Mental Health
9: I feel so alone. How can I help someone better understand my needs?

“9: I feel so alone. How can I help someone better understand my needs?” Mental Health: Help for Me (2019)

“I Feel So Alone,” Mental Health: Help for Me

man sitting with others

I feel so alone. How can I help someone better understand my needs?

There is great value in developing and maintaining relationships. Pray for courage to talk to someone you trust, such as a family member, friend, Church leader, or mental health professional. Remember that some people will be more open and understanding than others because of their knowledge, sensitivity, and life experiences. Ask for a time to speak together—you are more likely to have a helpful discussion if the person you are speaking with is prepared and ready to focus on what you are saying. You can say (or text) something as simple as, “Hey, I’m having a hard time and really need someone to listen.”

Read through the questions below and think about how you would respond. These ideas can help you start a conversation.

  • What are you experiencing physically? Talk about your symptoms, such as chronic fatigue, frequent headaches, mind racing, nausea, restlessness, slower movements or reactions, substance abuse, unexplained muscle pain, or changes in appetite, weight, or sleep patterns.

  • What are you feeling emotionally? Be descriptive—there is a lot going on when you are feeling overwhelmed and struggling with mental illness. Be sure to express feelings such as hopelessness, self-loathing, irritability, isolation, anxiety, sadness, fear, or guilt. Talk about how often you experience these emotions.
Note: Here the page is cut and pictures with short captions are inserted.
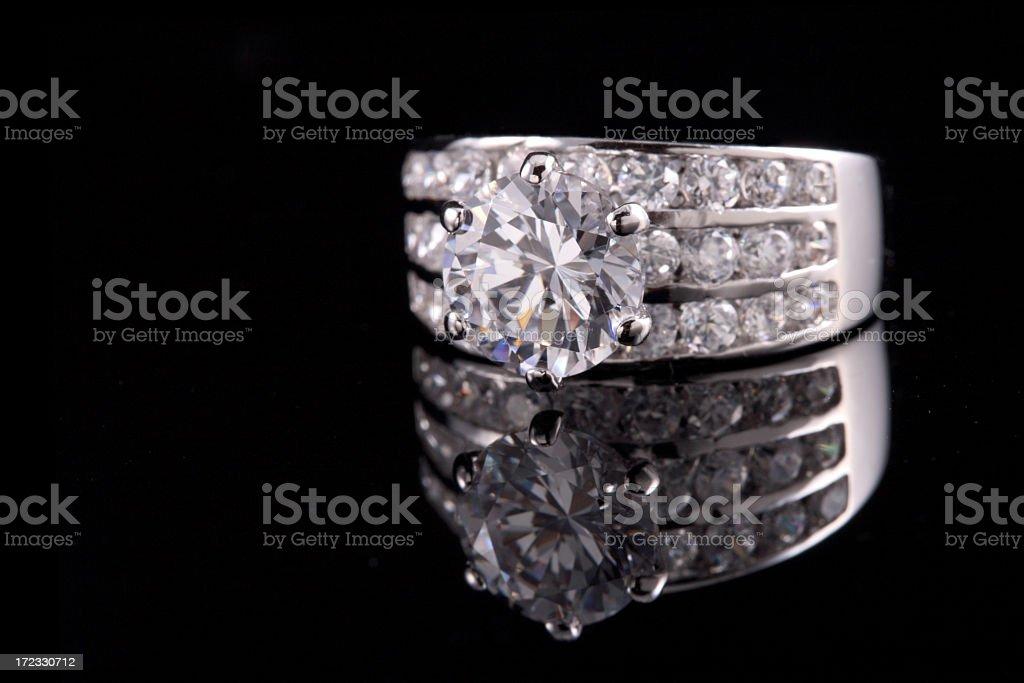 Diamond ring reflected on black background royalty-free stock photo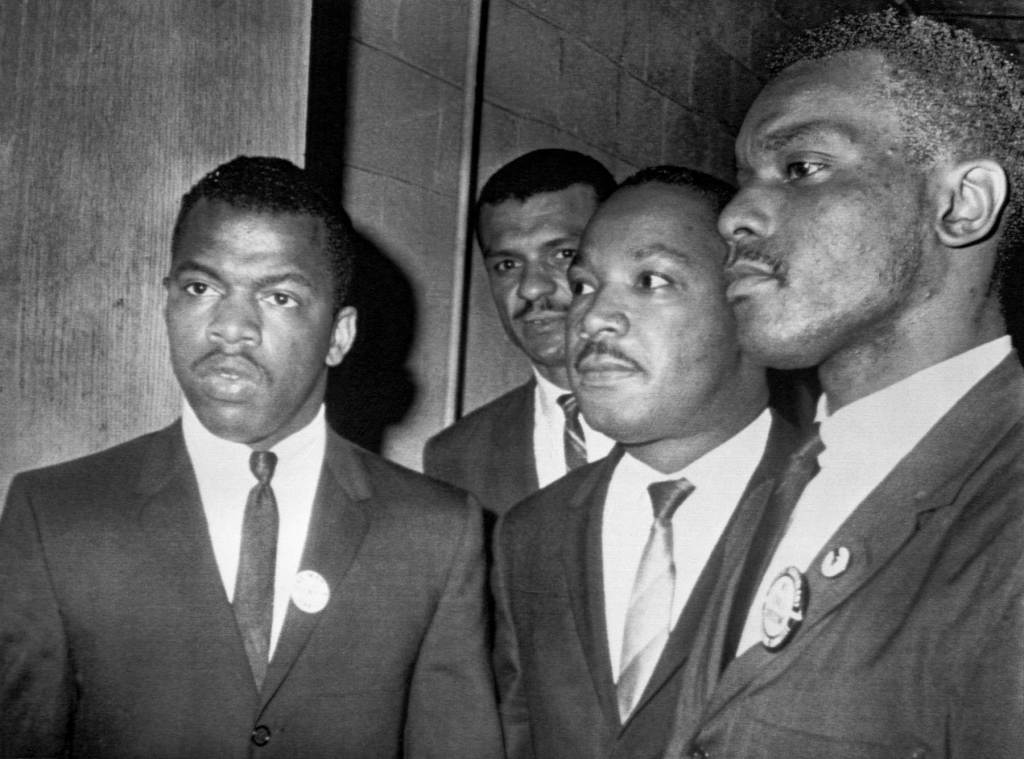 Reverend Martin Luther King Jr., (center) is escorted into a mass meeting at Fish University in Nashville. His colleagues are, left to right, John Lewis, national chairman of the Student Non-Violent Committee and Lester McKinnie, on of the leaders in the racial demonstrations in Nashville recently. King gave the main address to a packed crowd. (Photo by Bettmann Archive/Getty Images)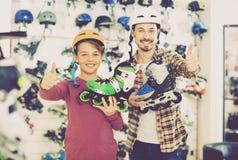 Vader en zoon die rolschaatsen tonen kochten zij sportenopslag in royalty-vrije stock foto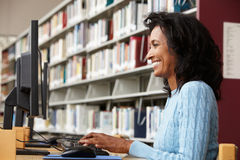 Mid age woman working on computer in library Stock Image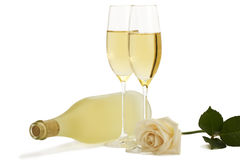 Creamy rose in front of two champagne glasses and Stock Images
  • What do you struggle with socially? Consider how you interact with your family members, friends, coworkers, and others. Talk about any behavioral changes you’ve noticed, such as frequent or unexplained sadness, withdrawal from others, lack of personal hygiene, disinterest in activities you used to enjoy, or less energy and motivation.

  • What makes thinking difficult? Daily life can be especially challenging when your cognitive function is altered or impaired. Discuss any symptoms you may have, such as thoughts of self-harm, indecisiveness, confusion, difficulty remembering things, or thoughts of death and suicide. Talk about how often you have these thoughts and what you wish was different.